▶ [Given instruction 1]: Retype the stretch of the Zen master interview from "Interview With a" through "internet as well.".
──────── Document section
Friday, November 19, 2010

Interview With a Zen Master, Part 2


Here is the second half of my interview with Venerable Master Miao Tsan.  I asked him some more specific questions about Zen but there are foot notes at the end.  I touched on some of the subjects briefly, some of them I've mentioned here before, but there is a wealth of information about them on the internet as well.

Before I get into the rest of the interview, I'd like to thank some of the people who helped make this happen.  The people at Bright Sky Press and their promoters: Lucy, Susan and Monica. The Golovines for hosting the Master and logistics for more than just my interview.  Richard whose presence during the interview was comforting and Kate for the heads up to us on the initial event.
But anyway, the rest of the interview:

I have been a scholar of Buddhism, mostly Zen, for nearly ten years.  Only in the last year have I begun sitting zazen and it has opened up more about me to my self than the previous ten.  What advice and reasoning do you have to give to those who study without practice to begin meditation or mind training? What benefits to have to offer for those that begin a spiritual practice?

I think at first we can deal with our negative habits.  In this world people think that this is negative habits, first people need to give that up. Then second we can try some meditation. Third if you can be able to be aware of your own thoughts, gradually you have control of your own thought and every single thought it is created by our selves.  If we don’t even know that we are creating the thought, it means unconsciously there are no thoughts leading us to nowhere. If you can be aware of your thought this is very important.  How can you make this happen? Meditation first and then quit the negative habits. Sometimes you can read some books. Probably, for my own idea, I am a Zen practitioner, so I can read some articles from the Zen Patriarchs. They guide you how to realize your own mind. They guide you to know how a practitioner can really practice in daily life. Quit negative habits and then be aware of your own thoughts, meditate and read some articles related to your practice.

I’ve often found that the meditation has allowed me to step back from the cycle of thoughts and so you don’t get caught up in the thoughts.  It’s a very useful tool in realizing your own habits and that you may not be able to change the habits immediately but as soon as you recognize them it becomes easier.

Yes, the moment when you can be aware of your own thought, you start to change that. You are not following the thought.  In everyday life whenever a thought pops up in our minds, most of the time we follow it. So when we are meditating, we focus on the method.  When the thought pop up we call it wandering thought because we don’t want that to happen. So we just ignore them.  Gradually they lose their power. So the more we generate the same thought, the more powerful the thought becomes.  So it is ourselves who gives the wandering thought power.  It’s become our habit.  So the moment we can be aware of the thought, the thought loses its own power a little bit.  So gradually our mind becomes more calm.
────────────────
▶ [Given instruction 2]: Convert the stored item rows, from the line containing "Looking at this" through the end of those rows, into a Markdown table with columns Nr and Line, leaving out blank lines.
──────── Input data
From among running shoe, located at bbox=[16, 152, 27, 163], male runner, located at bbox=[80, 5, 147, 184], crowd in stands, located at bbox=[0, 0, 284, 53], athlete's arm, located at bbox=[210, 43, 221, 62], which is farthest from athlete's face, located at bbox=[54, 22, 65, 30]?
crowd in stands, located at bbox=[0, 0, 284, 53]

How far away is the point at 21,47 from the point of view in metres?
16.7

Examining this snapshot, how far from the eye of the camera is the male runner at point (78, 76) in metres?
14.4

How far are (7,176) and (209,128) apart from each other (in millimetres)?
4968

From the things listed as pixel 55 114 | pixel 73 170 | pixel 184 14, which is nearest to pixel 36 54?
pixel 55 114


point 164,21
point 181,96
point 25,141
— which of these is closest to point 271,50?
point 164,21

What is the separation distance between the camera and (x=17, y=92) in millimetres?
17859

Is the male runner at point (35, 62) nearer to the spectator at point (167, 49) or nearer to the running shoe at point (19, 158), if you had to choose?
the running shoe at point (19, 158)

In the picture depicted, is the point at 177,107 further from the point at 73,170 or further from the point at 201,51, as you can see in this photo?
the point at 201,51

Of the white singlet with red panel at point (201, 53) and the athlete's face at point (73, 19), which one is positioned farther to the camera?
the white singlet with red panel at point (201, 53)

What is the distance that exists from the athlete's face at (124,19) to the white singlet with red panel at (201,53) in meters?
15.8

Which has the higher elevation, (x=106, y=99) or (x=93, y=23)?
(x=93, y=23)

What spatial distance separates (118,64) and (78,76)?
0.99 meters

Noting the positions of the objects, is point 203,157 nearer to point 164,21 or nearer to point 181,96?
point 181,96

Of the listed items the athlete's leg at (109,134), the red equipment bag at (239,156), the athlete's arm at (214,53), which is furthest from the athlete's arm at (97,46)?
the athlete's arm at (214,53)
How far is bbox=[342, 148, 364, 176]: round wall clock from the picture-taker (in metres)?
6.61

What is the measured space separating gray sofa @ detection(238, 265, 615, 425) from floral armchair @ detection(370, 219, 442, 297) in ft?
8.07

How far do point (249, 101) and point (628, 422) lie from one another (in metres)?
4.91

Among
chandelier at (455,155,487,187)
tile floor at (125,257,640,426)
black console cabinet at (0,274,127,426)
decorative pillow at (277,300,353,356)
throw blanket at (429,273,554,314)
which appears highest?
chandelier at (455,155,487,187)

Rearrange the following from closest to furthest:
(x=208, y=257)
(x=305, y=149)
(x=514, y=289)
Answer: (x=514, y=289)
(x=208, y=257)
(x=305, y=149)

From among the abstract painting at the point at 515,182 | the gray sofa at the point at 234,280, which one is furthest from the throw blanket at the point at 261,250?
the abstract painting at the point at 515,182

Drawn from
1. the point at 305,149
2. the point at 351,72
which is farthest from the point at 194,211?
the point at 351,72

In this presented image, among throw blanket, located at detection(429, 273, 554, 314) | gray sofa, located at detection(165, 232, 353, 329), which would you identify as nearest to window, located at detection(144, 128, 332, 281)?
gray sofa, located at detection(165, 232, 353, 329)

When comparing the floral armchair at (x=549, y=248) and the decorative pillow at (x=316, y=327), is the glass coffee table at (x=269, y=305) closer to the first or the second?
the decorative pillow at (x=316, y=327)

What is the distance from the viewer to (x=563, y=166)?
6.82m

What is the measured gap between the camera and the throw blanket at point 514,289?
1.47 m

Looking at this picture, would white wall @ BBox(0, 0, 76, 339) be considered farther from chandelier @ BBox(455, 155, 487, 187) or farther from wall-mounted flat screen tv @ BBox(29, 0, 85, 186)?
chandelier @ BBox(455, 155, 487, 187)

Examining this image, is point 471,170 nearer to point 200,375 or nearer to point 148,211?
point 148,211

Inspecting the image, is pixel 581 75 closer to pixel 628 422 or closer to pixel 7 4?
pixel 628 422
────────────────
▶ [Exercise result 1]:
Interview With a Zen Master, Part 2


Here is the second half of my interview with Venerable Master Miao Tsan.  I asked him some more specific questions about Zen but there are foot notes at the end.  I touched on some of the subjects briefly, some of them I've mentioned here before, but there is a wealth of information about them on the internet as well.

▶ [Exercise result 2]:
| Nr | Line |
|---|---|
| 1 | Looking at this picture, would white wall @ BBox(0, 0, 76, 339) be considered farther from chandelier @ BBox(455, 155, 487, 187) or farther from wall-mounted flat screen tv @ BBox(29, 0, 85, 186)? |
| 2 | chandelier @ BBox(455, 155, 487, 187) |
| 3 | Examining this image, is point 471,170 nearer to point 200,375 or nearer to point 148,211? |
| 4 | point 148,211 |
| 5 | Inspecting the image, is pixel 581 75 closer to pixel 628 422 or closer to pixel 7 4? |
| 6 | pixel 628 422 |